*Passage shown*.
# # # # #

"The challenge is not just introducing an alternative-fuel vehicle," said Jeroen Struben of the MIT Sloan School of Management. "Consumer acceptance, the fueling infrastructure and manufacturing capability all have to evolve at the same time."
Consumer acceptance of such vehicles is slowed by lack of exposure to them, in a classic Catch-22 scenario. Similarly, fuel suppliers won't build alternative-fuel stations until there's sufficient demand, but consumers won't buy the cars until they're sure fuel will be widely available. And production costs won't fall until volumes are high, but large volumes won't be required until prices are low.
On the plus side, policy incentives could boost adoption to a level at which the market will begin to grow on its own. These incentives may need to be in place for a long time, perhaps even many decades, say the researchers. Measures could include carbon-emission taxes and providing incentives to scrap current vehicles and build alternative-fuel stations, particularly in remote areas.
Struben and colleague John Sterman developed a system dynamics model to simulate how markets for alternative-fuel vehicles may proceed. The pair looked at technologies such as conventional and advanced internal-combustion engines, hybrids, plug-in hybrids, hydrogen fuel cells and biofuels, inputting decisions from consumers, fuel suppliers and auto manufacturers.
"Our model doesn't assume that everybody is a perfectly rational economic agent," said Sterman. "Instead, we try to model how people actually make decisions such as which cars to buy and when and where to drive them. Emotion and social status matter, along with the economics."
For example, drivers concerned about finding an alternative-fuel station might refill their tanks early, reducing the vehicles' effective range and potentially causing crowding at filling stations.
The analysis found that a key factor slowing adoption of alternative-fuel vehicles is the long lifetime of today's vehicles. Concern about finding fuel also hinders take-up. In a simulation representing California, entrepreneurs opened alternative-fuel stations in urban, but not rural, areas. This meant that urban alternative-fuel car drivers had to avoid the rural areas, reducing the appeal of the vehicles and slowing sales.
The model also showed that tripling a vehicle's fuel efficiency may actually decrease take-up. That's because drivers need less fuel, and so energy suppliers build fewer alternative-fuel stations, which lowers the appeal of the cars.

# # # # #

*Problem set*.
a) Write out, word for word, the stretch of the passage on alternative-fuel vehicles from "For example, drivers" through "and slowing sales.".
b) Turn the paragraph of the passage on alternative-fuel vehicles that begins "Consumer acceptance of such vehicles is slowed" into a short bulleted list that keeps its main facts.
c) List every vehicle technology that, according to the passage on alternative-fuel vehicles, Struben and Sterman looked at.

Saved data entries
# # # # #

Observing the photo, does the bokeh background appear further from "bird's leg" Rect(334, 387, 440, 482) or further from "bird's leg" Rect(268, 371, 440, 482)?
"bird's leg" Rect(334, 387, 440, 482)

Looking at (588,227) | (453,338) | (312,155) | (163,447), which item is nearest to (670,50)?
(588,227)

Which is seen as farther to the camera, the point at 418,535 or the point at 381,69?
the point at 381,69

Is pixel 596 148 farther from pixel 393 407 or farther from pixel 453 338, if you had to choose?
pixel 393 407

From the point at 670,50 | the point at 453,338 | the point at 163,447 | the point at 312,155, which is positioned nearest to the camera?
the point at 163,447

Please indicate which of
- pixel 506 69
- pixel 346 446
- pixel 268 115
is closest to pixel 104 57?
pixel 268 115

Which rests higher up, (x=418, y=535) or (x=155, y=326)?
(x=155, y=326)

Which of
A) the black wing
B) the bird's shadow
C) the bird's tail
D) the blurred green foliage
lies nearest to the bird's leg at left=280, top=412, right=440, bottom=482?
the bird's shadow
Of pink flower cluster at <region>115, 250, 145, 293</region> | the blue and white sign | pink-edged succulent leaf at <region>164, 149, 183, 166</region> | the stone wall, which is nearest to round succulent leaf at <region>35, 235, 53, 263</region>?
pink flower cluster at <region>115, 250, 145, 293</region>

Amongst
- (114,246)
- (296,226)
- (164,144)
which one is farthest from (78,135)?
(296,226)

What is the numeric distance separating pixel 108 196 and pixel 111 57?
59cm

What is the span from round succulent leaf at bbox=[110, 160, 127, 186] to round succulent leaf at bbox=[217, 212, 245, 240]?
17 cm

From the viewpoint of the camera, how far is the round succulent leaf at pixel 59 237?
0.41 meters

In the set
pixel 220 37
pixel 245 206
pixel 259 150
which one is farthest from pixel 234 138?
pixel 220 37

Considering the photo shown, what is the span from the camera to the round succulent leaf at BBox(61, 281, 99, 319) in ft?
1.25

# # # # #

*Answers to the problems*.
a)
For example, drivers concerned about finding an alternative-fuel station might refill their tanks early, reducing the vehicles' effective range and potentially causing crowding at filling stations.
The analysis found that a key factor slowing adoption of alternative-fuel vehicles is the long lifetime of today's vehicles. Concern about finding fuel also hinders take-up. In a simulation representing California, entrepreneurs opened alternative-fuel stations in urban, but not rural, areas. This meant that urban alternative-fuel car drivers had to avoid the rural areas, reducing the appeal of the vehicles and slowing sales.

b)
- Consumers are slow to accept these vehicles because they have little exposure to them, a classic Catch-22.
- Fuel suppliers won't build alternative-fuel stations until demand is high enough, but consumers won't buy the cars until they're sure fuel will be widely available.
- Production costs won't fall until volumes are high, but large volumes won't be needed until prices are low.

c)
- Conventional internal-combustion engines
- Advanced internal-combustion engines
- Hybrids
- Plug-in hybrids
- Hydrogen fuel cells
- Biofuels